Inyiak Dirah adalah tetangga, nenek angkat dan sekaligus dukun beranak yang membantu setiap persalinan ibuku. Termasuk aku Si Bujang Bungsu. Tapi Nyiak Dirah lebih dari sekedar tetangga ataupun dukun beranak bagiku. Ia adalah nenek sekaligus ibu yang mengasuhku sejak tali pusarku dipotong dengan kulit bambu. Ibuku adalah seorang wanita karier, yang meniti kariernya dari kuli pengelupas kulit bawang sampai menjadi pedagang sayur tetap dipasar kaki lima. Tiga kali sepekan ibuku berjualan sayur mayur di pasar inpres. Pagi-pagi sebelum subuh, ibu akan mengantarku ke rumah Nyiak Dirah yang bersebelahan dengan rumah kami untuk dititipkan dan mengambilku kembali pulang setelah maghrib berkumandang. Maka aku berlari terseok-seok mengejar ibuku yang membentangkan tangan menyambutku. Ia akan menciumku bertubi-tubi dan menggelitik perutku dan bertanya, “Apakah Bujang Ibu tadi nakal?” dan aku berusaha merebut kembang gula yang diacungkan ibu diatas kepalaku.

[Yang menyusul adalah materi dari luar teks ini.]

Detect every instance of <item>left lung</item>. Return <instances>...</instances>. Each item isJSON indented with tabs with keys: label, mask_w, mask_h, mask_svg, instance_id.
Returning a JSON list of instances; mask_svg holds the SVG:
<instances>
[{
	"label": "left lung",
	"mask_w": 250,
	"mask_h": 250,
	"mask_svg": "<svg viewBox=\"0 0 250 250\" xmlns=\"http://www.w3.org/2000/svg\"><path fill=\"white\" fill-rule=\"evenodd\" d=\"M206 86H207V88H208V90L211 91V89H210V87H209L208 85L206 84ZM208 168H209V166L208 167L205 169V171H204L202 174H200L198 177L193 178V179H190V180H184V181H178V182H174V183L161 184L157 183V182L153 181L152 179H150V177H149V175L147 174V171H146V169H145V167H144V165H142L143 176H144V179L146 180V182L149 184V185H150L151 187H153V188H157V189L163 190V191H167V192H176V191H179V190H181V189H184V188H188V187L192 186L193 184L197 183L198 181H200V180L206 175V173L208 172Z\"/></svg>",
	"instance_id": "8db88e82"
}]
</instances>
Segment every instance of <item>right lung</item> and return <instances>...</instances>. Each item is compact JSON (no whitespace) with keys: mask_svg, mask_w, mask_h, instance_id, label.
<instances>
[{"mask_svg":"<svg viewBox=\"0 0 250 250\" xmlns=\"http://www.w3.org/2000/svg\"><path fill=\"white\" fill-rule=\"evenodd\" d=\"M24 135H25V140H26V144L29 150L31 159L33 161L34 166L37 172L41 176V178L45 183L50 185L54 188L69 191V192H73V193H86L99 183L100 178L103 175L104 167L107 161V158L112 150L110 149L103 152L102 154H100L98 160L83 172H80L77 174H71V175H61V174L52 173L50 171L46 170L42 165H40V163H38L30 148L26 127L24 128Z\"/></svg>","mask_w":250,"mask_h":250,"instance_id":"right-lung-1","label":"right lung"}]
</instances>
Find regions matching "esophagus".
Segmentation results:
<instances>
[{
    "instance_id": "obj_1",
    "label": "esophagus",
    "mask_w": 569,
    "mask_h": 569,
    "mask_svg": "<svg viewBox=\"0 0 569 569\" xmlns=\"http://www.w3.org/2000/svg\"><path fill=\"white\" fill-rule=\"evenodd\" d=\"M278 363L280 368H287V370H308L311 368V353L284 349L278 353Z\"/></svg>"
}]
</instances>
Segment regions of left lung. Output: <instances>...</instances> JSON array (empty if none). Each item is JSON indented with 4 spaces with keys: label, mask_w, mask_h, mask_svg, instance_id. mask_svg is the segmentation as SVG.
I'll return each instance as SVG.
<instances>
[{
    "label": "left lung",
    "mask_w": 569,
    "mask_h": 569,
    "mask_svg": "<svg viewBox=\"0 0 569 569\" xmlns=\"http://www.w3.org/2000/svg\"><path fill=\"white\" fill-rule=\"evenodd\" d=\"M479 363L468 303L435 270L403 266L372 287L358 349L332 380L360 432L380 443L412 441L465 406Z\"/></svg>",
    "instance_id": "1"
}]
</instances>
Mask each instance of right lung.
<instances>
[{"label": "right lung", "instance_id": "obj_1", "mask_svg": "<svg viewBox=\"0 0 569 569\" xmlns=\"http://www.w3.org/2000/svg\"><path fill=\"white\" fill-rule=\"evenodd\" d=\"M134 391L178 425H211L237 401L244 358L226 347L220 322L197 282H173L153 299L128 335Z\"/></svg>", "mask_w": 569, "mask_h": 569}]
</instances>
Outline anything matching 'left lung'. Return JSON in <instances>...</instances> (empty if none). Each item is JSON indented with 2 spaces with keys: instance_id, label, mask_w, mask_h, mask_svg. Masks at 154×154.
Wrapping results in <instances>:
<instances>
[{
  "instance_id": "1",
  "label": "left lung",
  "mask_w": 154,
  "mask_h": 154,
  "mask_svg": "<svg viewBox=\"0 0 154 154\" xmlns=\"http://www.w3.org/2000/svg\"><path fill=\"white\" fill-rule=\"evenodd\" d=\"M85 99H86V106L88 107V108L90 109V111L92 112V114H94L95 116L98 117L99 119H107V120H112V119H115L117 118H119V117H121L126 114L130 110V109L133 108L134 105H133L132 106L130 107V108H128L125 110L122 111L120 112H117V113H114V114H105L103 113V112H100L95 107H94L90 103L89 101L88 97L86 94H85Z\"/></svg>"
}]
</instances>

Dan aku selalu melihat senyum Nyiak Dirah saat ibu melancarkan ciumannya disekujur tubuhku, ia selalu keberatan jika ibu membawaku pulang. Ia akan merasa kesepian kembali, setelah kelima anak-anaknya pergi merantau ke Jakarta, Nyiak Dirah hanya tinggal berdua dengan Datuak.
“Ayolah, Bujangku, pulanglah barang beberapa hari. Inyiak rindu nak bertemu dengan kau Bujang Bungsu” suara sengau Nyiak Dirah tak kuasa ku tolak. Berbekal pinjaman dari koperasi perusahaan, aku bertolak ke Padang dua hari sebelum lebaran Idul Adha.
Seumur hidup, mungkin inilah moment yang ditunggu-tunggu Nyiak Dirah, ikut berkurban dilebaran haji. Dari dulu, sejak aku duduk dibangku SD, Nyiak Dirah selalu mengatakan kalau ia ingin sekali ikut berkurban. Maka mulailah ia menabung sisa-sisa gajinya sebagai dukun beranak dan kuli penceruk pasir di sungai yang ada dibelakang rumah kami. Terkadang jika musim hujan tiba, Nyiak Dirah merangkap profesi sebagai penjual sayur pakis dipasar inpres. Setelah berpanas-panasan menggali pasir disungai dari pagi sampai petang, sorenya Nyiak Dirah mencari sayur pakis yang tumbuh liar di pulau yang ada ditengah sungai. Berbekal karung pupuk bekas, Nyiak Dirah harus mengisi penuh karungnya sebelum maghrib. Malamnya kami anak-anak kecil yang  lahir dibidani oleh Nyiak Dirah membantunya mengikat pakis dengan tali dari pelepah pisang.
Pitih Inyiak sudah cukup untuk beli seekor sapi tahun ini, Jang. Jadi, pulanglah melihat sapi kurban Inyiak.” Pinta Inyiak ditelepon menyuruhku pulang lebaran haji tahun ini. Lebaran Iedul Fitri kemarin aku terpaksa mengurungkan niat melihat kampung halaman karena kekurangan dana, tapi demi memenuhi rasa rindu Inyiak Dirah, aku mengajukan pinjaman dana dari koperasi perusahaan tempatku bekerja.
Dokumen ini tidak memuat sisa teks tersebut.